OpenEditors collects structured data about journal editors (names, roles, affiliations, countries; sometimes also ORCID IDs) from the websites of academic publishers. It matches raw affiliation data against the ROR API to obtain harmonized information about affiliations and country names. It also tracks changes over time, i.e., recording when editors are added or removed.
(Note that to avoid false positives caused by scraping failures or infinite-scroll timeouts, a confirmation window is used: an editor is only recorded as added or removed after the same outcome is observed across three consecutive scrape runs.)
The resulting dataset is publicly accessible via a dashboard at openeditors.ooir.org, and a snapshot from March 2026 can be downloaded as a CSV file at Zenodo: https://doi.org/10.5281/zenodo.19108866. Former versions are archived on Zenodo: https://doi.org/10.5281/zenodo.4619374 (versions from 2021 and 2022).
Andreas Nishikawa-Pacher, Tamara Heck, Kerstin Schoch, Open Editors: A dataset of scholarly journals' editorial board positions, Research Evaluation, Volume 32, Issue 2, April 2023, Pages 228–243. https://doi.org/10.1093/reseval/rvac037
.
├── 00_create_tables.py # Creates all required MySQL tables
├── 01_scrape_journals.py # Scrapes journal catalogues per publisher
├── 02_scrape_editors.py # Scrapes editorial boards & tracks changes
├── 03_postprocessing_relocatecountry.py # Extracts country from affiliation string
├── 04_postprocessing_inferror.py # Infers ROR IDs via the ROR affiliation API
├── 05_postprocessing_countrynames.py # Harmonises country name variants
├── fetch_browser.py # Playwright-based browser fetcher (human-like)
├── parsers/
│ ├── __init__.py # Re-exports all strategies & run_* functions
│ ├── sage.py
│ ├── frontiers.py
│ ├── elife.py
│ └── ... # One file per publisher
└── publisher_configs/
├── sage.yml
├── frontiers.yml
└── ... # One YAML file per publisher
Creates the MySQL schema, including:
publishers— publisher namesjournals— journal catalogue (title, URL, publisher key)editors— editor records with timestamps (first_seen_at,last_seen_at,removed_at)scrape_runs— audit log of every scrape runpending_changes— staging table for the "confirmation window"
Scrapes the journal catalogue for a given publisher and populates the journals table. Pagination, field selectors, and URL patterns are all integrated in the publisher's YAML config.

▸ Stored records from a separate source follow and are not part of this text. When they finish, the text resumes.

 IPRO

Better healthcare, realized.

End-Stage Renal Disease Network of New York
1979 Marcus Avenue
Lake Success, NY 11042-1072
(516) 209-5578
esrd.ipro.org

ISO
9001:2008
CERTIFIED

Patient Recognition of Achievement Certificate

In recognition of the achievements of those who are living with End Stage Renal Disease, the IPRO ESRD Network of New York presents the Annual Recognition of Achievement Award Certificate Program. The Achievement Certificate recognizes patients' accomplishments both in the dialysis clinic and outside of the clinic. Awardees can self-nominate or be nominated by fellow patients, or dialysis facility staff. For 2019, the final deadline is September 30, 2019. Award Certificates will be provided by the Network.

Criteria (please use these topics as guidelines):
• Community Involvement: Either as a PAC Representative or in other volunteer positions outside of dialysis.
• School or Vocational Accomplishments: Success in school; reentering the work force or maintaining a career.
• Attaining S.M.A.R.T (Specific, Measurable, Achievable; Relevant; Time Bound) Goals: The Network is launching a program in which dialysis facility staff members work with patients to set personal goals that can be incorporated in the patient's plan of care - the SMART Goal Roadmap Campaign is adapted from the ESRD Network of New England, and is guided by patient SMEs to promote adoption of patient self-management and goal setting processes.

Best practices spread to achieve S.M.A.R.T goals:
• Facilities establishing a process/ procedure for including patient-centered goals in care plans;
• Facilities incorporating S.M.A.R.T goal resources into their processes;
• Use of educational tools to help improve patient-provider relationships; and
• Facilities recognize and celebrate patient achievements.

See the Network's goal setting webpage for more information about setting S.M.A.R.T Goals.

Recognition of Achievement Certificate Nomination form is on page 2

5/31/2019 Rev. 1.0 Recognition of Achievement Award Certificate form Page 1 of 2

python 01_scrape_journals.py --publisher sageThe main scraping script. For each journal, it fetches the editorial board page, parses the HTML, and reconciles the result against the current database state.
python 02_scrape_editors.py --publisher frontiers
python 02_scrape_editors.py --publisher sage --limit 50 --startingjournal 10
python 02_scrape_editors.py --publisher imedpub --debugOptions:
| Flag | Description |
|---|---|
--publisher |
Publisher key (required); must match a file in publisher_configs/ |
--limit |
Maximum number of journals to process |
--startingjournal |
1-based index to start from (useful for resuming) |
--debug |
Enables debug logging and saves screenshots when no editors are found |
Editors are not immediately marked as added or removed on a single scrape. Instead, candidate changes are written to a pending_changes staging table and only committed to editors after appearing consistently in three consecutive runs for the same journal. This prevents transient network failures or incomplete infinite-scroll loads from generating spurious churn in the data.

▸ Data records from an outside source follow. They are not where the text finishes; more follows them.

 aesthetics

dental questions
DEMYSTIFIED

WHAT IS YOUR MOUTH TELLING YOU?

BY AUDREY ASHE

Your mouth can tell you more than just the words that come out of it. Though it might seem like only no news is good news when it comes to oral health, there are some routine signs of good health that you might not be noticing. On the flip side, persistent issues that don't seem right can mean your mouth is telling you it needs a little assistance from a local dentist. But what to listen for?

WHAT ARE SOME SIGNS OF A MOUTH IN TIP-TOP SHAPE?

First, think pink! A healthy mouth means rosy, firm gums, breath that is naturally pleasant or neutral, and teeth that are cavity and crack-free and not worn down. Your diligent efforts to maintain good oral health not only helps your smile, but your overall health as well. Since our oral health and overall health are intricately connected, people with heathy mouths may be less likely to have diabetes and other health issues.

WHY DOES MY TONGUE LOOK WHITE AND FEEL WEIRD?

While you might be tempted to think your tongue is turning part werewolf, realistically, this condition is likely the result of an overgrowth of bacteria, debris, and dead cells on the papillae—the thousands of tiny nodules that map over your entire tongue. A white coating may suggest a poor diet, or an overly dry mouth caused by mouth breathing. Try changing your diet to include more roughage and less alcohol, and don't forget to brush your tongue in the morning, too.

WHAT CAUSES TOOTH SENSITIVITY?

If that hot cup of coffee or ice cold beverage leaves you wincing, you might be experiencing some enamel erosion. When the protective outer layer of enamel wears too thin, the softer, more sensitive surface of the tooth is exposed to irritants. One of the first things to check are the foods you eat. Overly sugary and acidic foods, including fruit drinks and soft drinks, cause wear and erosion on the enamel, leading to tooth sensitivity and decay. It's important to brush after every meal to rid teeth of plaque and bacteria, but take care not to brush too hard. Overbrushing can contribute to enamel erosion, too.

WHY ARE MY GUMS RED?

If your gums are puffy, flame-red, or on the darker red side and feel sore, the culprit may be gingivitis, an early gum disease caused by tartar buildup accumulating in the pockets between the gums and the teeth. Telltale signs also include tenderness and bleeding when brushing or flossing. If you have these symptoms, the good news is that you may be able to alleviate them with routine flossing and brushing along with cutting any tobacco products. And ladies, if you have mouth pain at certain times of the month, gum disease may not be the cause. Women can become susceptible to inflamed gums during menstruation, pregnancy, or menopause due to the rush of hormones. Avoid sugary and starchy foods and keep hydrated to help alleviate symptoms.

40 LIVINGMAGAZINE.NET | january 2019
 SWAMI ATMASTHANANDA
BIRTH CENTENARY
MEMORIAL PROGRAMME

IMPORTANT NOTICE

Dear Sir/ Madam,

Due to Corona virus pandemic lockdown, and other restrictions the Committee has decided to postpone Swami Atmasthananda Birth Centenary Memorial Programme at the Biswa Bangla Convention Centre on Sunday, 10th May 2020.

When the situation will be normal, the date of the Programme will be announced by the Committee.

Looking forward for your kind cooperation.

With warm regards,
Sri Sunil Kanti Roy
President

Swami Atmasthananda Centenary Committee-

The threshold is configurable per publisher via the YAML:
editors:
confirmation_streak: 3 # default; override per publisher if neededFor editors where country IS NULL, extracts the substring after the last comma in the affiliation field and writes it to country. (Targets the following publishers: APA, CUP, iMedPub, Longdom, SAGE, SCIRP, SciTechnol.)
python 03_postprocessing_relocatecountry.pyCalls the ROR affiliation API on raw affiliation strings to infer ROR IDs and canonical institution names.
python 04_postprocessing_inferror.pyHarmonises country name variants (e.g. "USA" → "United States", "UK" → "United Kingdom") to a consistent controlled vocabulary.
python 05_postprocessing_countrynames.pyEach publisher has a YAML file in publisher_configs/ and a Python parser in parsers/. The YAML controls journal catalogue scraping, editorial board URL patterns, HTML selectors, fetch mode, rate limiting, and pagination strategy. The parser contains the publisher-specific HTML parsing logic.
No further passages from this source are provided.